Why Your Brain Fights Play (And Why You Should Fight Back)
We're built to play and built by play.
Book update: Unfortunately, my editor quit halfway through editing my book. I can only look at this as a moment of opportunity, curiosity, playfullness, and EWOP (Everything Works Out Perfectly.) I’m going to spend the rest of the month refining my manuscript while looking for a professional editor who can help me bring the book to light. Stay tuned for more to come. In this week’s newsletter, we’ll explore PLAY, well because I need to have a playful heart right now.
In 1966, Charles Whitman climbed a tower at the University of Texas and became America's first mass shooter. The commission investigating this tragedy discovered something that would change our understanding of human nature forever: Whitman had been systematically deprived of play throughout his childhood. The team of experts, led by a young psychiatrist named Dr. Stuart Brown, concluded unanimously that if Whitman had experienced normal childhood play, he would have developed the emotional regulation skills needed to cope with stress without violence.
This shocking discovery launched Brown's 50-year career studying play, leading him to found the National Institute for Play and interview thousands of people about their relationship with joy. His findings?
"The opposite of play is not work—it's depression.”
- Stuart Brown
Your nervous system is sabotaging your joy:
While the 17th-century philosopher Descartes argued that the mind and body are two distinct entities, whereby the physical is seen as less valuable, Stephen Porges's Polyvagal Theory shows that 80% of nerve signals travel from body to brain, not the other way around.
When you're stressed or in "hustle mode," your nervous system sends danger signals that make play feel threatening to survival. Your body literally interprets fun as unsafe when it's stuck in fight-or-flight mode.
Meanwhile, achievement addiction hijacks your dopamine system. Every completed task gives you a neurochemical high, creating dependency cycles where play feels unsatisfying compared to the rush of checking items off your endless to-do list. You become addicted to the very behaviors that drain your creativity and joy.

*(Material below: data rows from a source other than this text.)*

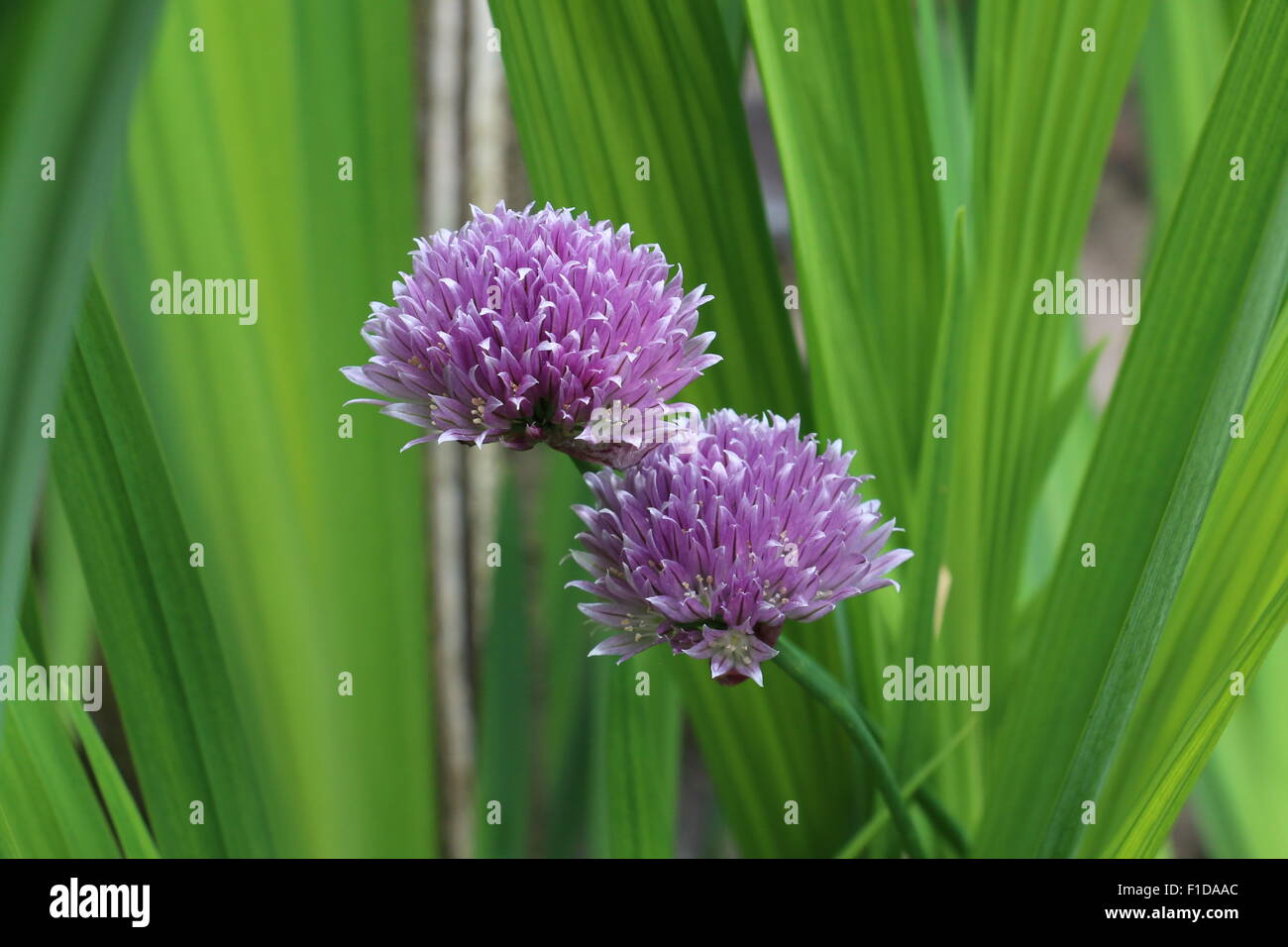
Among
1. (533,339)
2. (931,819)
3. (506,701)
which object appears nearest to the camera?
(533,339)

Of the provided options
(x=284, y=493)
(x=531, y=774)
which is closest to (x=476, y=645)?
(x=531, y=774)

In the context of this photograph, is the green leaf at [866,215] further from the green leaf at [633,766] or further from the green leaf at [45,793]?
the green leaf at [45,793]

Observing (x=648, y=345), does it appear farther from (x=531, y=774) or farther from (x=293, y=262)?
(x=531, y=774)

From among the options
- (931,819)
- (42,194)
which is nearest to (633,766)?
(931,819)

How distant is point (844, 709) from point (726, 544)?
0.05 metres

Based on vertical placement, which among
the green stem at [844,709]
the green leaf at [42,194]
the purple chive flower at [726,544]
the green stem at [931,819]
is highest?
the green leaf at [42,194]

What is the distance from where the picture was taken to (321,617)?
34 centimetres

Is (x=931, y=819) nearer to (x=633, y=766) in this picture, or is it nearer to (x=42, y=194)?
(x=633, y=766)

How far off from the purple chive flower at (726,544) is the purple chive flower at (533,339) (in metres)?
0.01

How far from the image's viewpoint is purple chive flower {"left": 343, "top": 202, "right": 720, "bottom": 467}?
177 millimetres

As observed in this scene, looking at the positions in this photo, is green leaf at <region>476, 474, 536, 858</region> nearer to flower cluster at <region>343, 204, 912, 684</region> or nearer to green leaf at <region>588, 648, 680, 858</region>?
green leaf at <region>588, 648, 680, 858</region>

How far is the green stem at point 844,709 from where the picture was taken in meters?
0.20

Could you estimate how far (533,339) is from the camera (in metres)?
0.18

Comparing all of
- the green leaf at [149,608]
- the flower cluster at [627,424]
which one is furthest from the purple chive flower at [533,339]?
the green leaf at [149,608]
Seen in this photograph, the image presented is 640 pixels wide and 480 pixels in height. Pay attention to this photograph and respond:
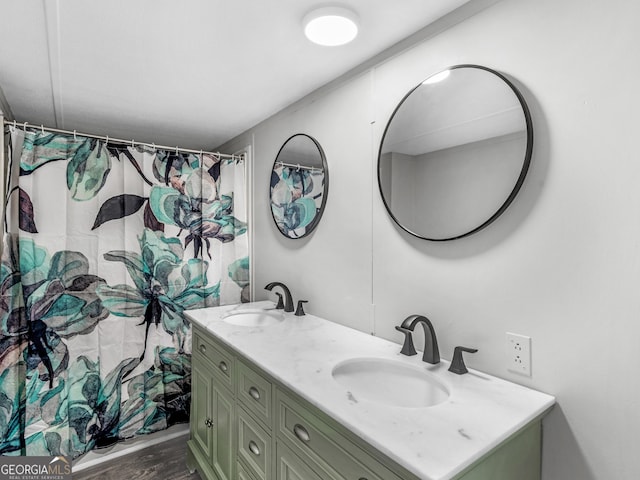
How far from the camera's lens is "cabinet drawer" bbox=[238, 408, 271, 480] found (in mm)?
1284

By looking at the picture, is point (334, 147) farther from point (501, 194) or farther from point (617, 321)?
point (617, 321)

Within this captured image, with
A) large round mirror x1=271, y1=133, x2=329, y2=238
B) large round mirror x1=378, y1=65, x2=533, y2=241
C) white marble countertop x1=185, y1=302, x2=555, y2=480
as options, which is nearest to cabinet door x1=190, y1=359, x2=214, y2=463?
white marble countertop x1=185, y1=302, x2=555, y2=480

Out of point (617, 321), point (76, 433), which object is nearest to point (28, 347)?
point (76, 433)

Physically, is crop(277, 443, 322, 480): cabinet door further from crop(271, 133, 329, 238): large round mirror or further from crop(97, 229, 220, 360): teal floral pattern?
crop(97, 229, 220, 360): teal floral pattern

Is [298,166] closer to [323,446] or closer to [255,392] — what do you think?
[255,392]

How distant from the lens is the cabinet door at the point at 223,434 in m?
1.57

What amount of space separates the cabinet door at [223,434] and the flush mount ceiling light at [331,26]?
1.59 meters

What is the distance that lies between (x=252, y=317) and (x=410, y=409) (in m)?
1.37

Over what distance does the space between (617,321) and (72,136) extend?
279 centimetres

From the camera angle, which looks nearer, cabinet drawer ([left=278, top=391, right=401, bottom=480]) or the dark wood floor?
cabinet drawer ([left=278, top=391, right=401, bottom=480])

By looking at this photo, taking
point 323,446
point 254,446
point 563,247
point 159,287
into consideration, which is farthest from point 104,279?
point 563,247

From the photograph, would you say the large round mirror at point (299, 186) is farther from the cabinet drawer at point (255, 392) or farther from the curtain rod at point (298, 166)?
the cabinet drawer at point (255, 392)

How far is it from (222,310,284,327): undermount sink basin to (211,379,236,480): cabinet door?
41cm

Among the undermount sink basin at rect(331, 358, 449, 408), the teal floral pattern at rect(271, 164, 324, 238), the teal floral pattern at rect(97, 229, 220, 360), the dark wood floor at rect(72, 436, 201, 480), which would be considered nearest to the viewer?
the undermount sink basin at rect(331, 358, 449, 408)
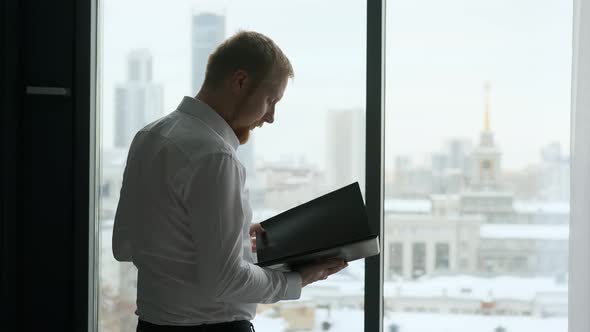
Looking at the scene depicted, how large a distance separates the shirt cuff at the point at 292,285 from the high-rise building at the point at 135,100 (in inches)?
36.9

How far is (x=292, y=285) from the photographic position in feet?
4.53

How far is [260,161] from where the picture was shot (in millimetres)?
2096

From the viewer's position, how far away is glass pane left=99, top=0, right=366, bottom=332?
2.04 m

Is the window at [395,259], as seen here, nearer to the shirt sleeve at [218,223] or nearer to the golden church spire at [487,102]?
the golden church spire at [487,102]

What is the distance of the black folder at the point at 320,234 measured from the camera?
137 cm

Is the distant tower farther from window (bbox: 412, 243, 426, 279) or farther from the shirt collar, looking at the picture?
the shirt collar

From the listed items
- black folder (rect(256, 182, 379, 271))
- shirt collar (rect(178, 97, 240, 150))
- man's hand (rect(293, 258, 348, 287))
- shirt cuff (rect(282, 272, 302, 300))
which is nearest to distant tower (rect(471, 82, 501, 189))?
black folder (rect(256, 182, 379, 271))

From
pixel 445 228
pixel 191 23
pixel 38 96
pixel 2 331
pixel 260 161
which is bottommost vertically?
pixel 2 331

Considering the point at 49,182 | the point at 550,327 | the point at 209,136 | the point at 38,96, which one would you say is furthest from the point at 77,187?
the point at 550,327

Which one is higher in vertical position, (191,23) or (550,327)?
(191,23)

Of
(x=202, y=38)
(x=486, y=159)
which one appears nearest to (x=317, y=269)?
(x=486, y=159)

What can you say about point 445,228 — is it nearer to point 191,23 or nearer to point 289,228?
point 289,228

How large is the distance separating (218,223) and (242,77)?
0.30 meters

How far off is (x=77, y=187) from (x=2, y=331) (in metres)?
0.50
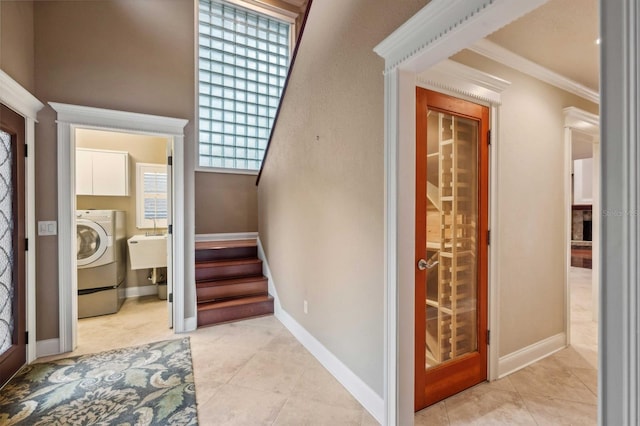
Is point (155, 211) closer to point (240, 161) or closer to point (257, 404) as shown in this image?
point (240, 161)

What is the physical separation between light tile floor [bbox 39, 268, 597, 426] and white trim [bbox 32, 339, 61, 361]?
13cm

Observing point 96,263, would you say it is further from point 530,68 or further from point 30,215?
point 530,68

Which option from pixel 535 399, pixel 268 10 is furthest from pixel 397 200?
pixel 268 10

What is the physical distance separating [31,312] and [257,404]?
2.09m

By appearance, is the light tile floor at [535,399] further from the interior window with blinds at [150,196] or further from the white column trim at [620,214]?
the interior window with blinds at [150,196]

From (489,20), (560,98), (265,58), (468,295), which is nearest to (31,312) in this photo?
(468,295)

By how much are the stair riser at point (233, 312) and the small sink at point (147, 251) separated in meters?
1.18

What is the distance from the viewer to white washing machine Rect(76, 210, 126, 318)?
341 cm

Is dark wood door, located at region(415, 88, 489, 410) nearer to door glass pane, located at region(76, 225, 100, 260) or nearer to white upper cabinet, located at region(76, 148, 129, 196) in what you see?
door glass pane, located at region(76, 225, 100, 260)

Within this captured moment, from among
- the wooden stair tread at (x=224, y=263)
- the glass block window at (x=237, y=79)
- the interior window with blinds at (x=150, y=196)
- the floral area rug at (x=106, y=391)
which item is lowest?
the floral area rug at (x=106, y=391)

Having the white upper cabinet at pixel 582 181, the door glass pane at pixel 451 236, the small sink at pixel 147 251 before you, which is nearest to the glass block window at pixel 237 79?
the small sink at pixel 147 251

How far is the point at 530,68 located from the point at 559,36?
33 centimetres

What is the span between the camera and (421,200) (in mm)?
1723

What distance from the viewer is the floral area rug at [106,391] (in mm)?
1725
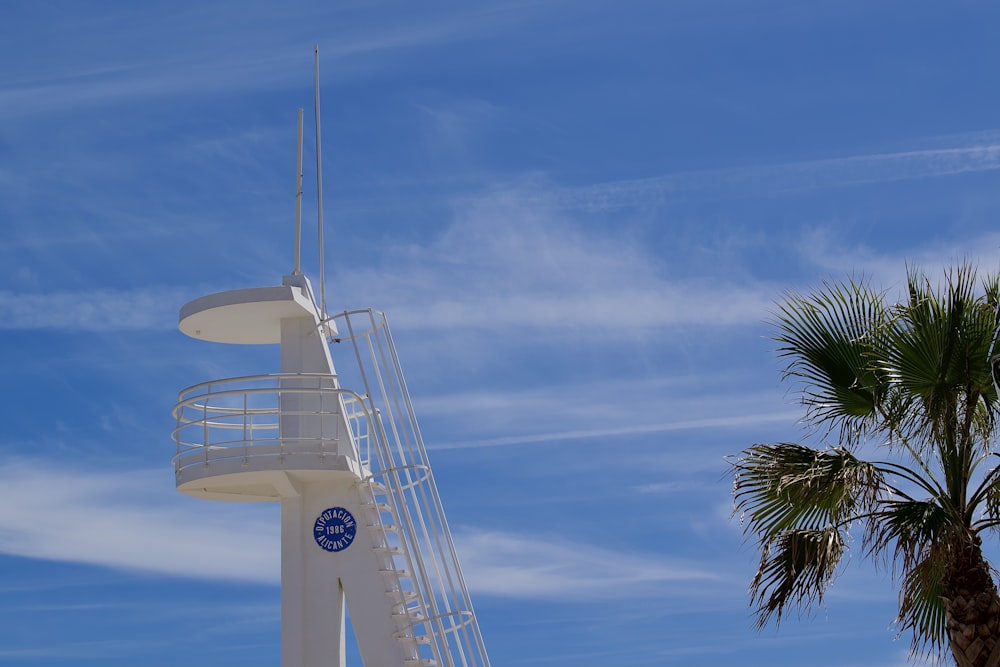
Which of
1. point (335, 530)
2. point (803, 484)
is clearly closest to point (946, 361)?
point (803, 484)

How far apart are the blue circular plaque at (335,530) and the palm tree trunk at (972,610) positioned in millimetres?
7964

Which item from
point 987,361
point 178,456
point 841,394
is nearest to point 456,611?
point 178,456

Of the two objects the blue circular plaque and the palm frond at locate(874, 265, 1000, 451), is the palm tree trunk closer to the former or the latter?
the palm frond at locate(874, 265, 1000, 451)

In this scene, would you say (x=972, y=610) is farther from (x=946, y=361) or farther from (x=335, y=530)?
(x=335, y=530)

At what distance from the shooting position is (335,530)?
17609mm

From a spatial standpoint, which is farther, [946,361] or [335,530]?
[335,530]

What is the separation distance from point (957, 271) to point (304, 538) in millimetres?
9270

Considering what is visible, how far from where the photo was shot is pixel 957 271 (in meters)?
13.8

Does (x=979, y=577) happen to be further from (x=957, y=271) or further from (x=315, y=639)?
(x=315, y=639)

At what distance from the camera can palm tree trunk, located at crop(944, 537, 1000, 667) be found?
13.0m

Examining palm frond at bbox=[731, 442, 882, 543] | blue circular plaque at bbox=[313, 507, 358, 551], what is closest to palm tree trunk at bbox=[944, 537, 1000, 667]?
palm frond at bbox=[731, 442, 882, 543]

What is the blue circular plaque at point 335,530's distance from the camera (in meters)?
17.6

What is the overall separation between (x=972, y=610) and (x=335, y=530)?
8.44m

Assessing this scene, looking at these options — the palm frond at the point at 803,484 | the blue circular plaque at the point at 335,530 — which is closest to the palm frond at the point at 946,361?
the palm frond at the point at 803,484
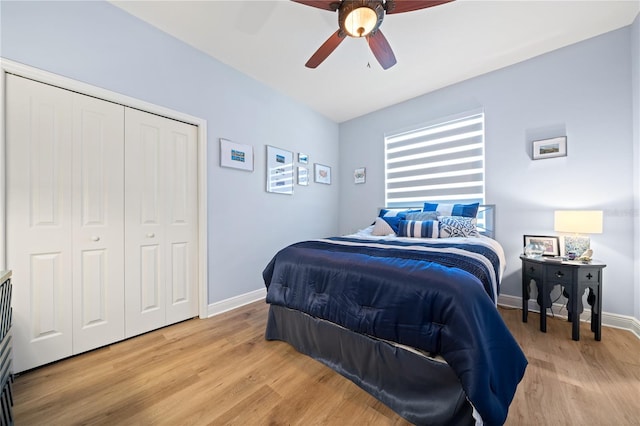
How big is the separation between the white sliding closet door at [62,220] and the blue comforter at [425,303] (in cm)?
144

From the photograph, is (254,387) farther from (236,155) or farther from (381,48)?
(381,48)

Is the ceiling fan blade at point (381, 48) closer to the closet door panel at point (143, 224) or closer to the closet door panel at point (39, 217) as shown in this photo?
the closet door panel at point (143, 224)

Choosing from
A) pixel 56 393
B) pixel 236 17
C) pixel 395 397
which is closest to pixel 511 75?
pixel 236 17

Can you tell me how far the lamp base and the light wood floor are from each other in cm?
71

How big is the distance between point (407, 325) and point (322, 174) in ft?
9.79

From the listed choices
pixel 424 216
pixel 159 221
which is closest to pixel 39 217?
pixel 159 221

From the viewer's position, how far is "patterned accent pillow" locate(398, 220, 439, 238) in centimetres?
236

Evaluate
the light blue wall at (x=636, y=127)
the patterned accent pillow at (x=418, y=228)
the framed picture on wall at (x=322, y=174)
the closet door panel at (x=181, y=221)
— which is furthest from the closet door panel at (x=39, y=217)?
the light blue wall at (x=636, y=127)

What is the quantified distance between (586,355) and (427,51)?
9.57 feet

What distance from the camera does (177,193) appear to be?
2.26 m

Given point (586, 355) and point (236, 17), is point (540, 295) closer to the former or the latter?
point (586, 355)

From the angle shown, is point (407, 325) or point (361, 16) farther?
point (361, 16)

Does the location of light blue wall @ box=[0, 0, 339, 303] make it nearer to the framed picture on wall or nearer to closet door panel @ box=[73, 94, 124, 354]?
the framed picture on wall

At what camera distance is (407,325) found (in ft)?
3.80
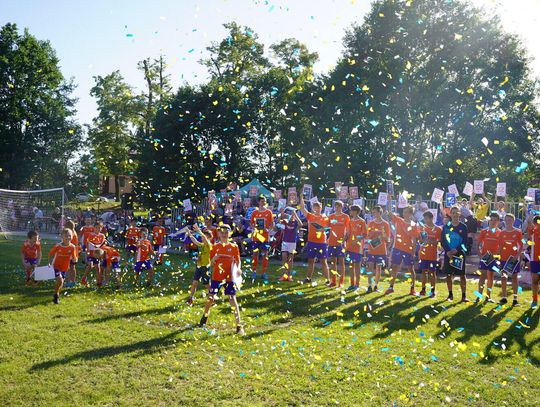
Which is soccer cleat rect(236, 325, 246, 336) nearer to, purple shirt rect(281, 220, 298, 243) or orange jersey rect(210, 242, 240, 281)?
orange jersey rect(210, 242, 240, 281)

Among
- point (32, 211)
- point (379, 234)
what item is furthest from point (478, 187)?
point (32, 211)

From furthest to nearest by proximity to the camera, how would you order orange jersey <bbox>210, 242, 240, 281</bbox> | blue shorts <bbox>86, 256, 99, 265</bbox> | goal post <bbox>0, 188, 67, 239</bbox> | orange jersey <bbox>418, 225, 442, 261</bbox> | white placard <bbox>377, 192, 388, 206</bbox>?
goal post <bbox>0, 188, 67, 239</bbox>, white placard <bbox>377, 192, 388, 206</bbox>, blue shorts <bbox>86, 256, 99, 265</bbox>, orange jersey <bbox>418, 225, 442, 261</bbox>, orange jersey <bbox>210, 242, 240, 281</bbox>

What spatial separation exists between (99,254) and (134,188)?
2519cm

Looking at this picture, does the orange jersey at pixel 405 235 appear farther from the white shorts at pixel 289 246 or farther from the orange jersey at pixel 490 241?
the white shorts at pixel 289 246

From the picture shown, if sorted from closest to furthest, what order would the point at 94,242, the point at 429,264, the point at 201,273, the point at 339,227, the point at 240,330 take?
the point at 240,330
the point at 201,273
the point at 429,264
the point at 339,227
the point at 94,242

Even rats know something we've forgotten:
Neuroscientist Jaak Panksepp discovered that rats emit high-frequency "laughter" sounds when tickled. These young rats become "irresistibly drawn" to play, actively seeking out tickling sessions. But here's the kicker: fear stops rat laughter instantly. The smell of predator urine shuts down their playful chirping just like chronic stress shuts down human joy.
If rats understand that play requires safety, why have we convinced ourselves that constant productivity is the path to success?
The play-deprived brain looks different:
Brain imaging reveals that adults who experienced play deprivation as children show altered prefrontal cortex structure and function. They struggle with behavioral flexibility, emotional regulation, and adapting to change. The neural pathways that should connect creativity with problem-solving never fully develop.
But here's the hope: your brain remains plastic throughout life. We can bring play back.
Companies like Google prove this—their "20% Time" policy for unstructured play has generated breakthrough innovations, including Gmail. When Southwest Airlines integrates play into daily operations, they see higher job satisfaction and retention. Play isn't the opposite of productivity—it's the secret ingredient in the future of work.
Your rebellion starts now:
Play is not a reward for finished work. It's not a luxury for people with extra time. Play is rebellion against a culture that has forgotten what makes us human. It's WD-40 for your mind and soul, creating the environment for flow states where breakthrough thinking happens.
The definition matters: Play is engaging in activity for enjoyment and recreation rather than a serious or practical purpose. Not everything needs to optimize, improve, or achieve. Sometimes the point is simply joy.
Research shows that people who maintain regular play are happier, more creative, and more resilient. They have better relationships, lower stress hormones, and enhanced problem-solving abilities.
Your nervous system needs permission to play:
Start small. Your play-starved brain needs to remember what joy feels like without the pressure of outcomes. Take a different route to work. Have a silly conversation. Spend five minutes doodling without purpose. These micro-moments of play begin rewiring neural pathways that achievement addiction has hijacked.
The world needs your playful heart now more than ever. Purpose becomes a grind without joy, and you can only sustain that for so long.
Don't let anything or anyone silence what makes you most alive.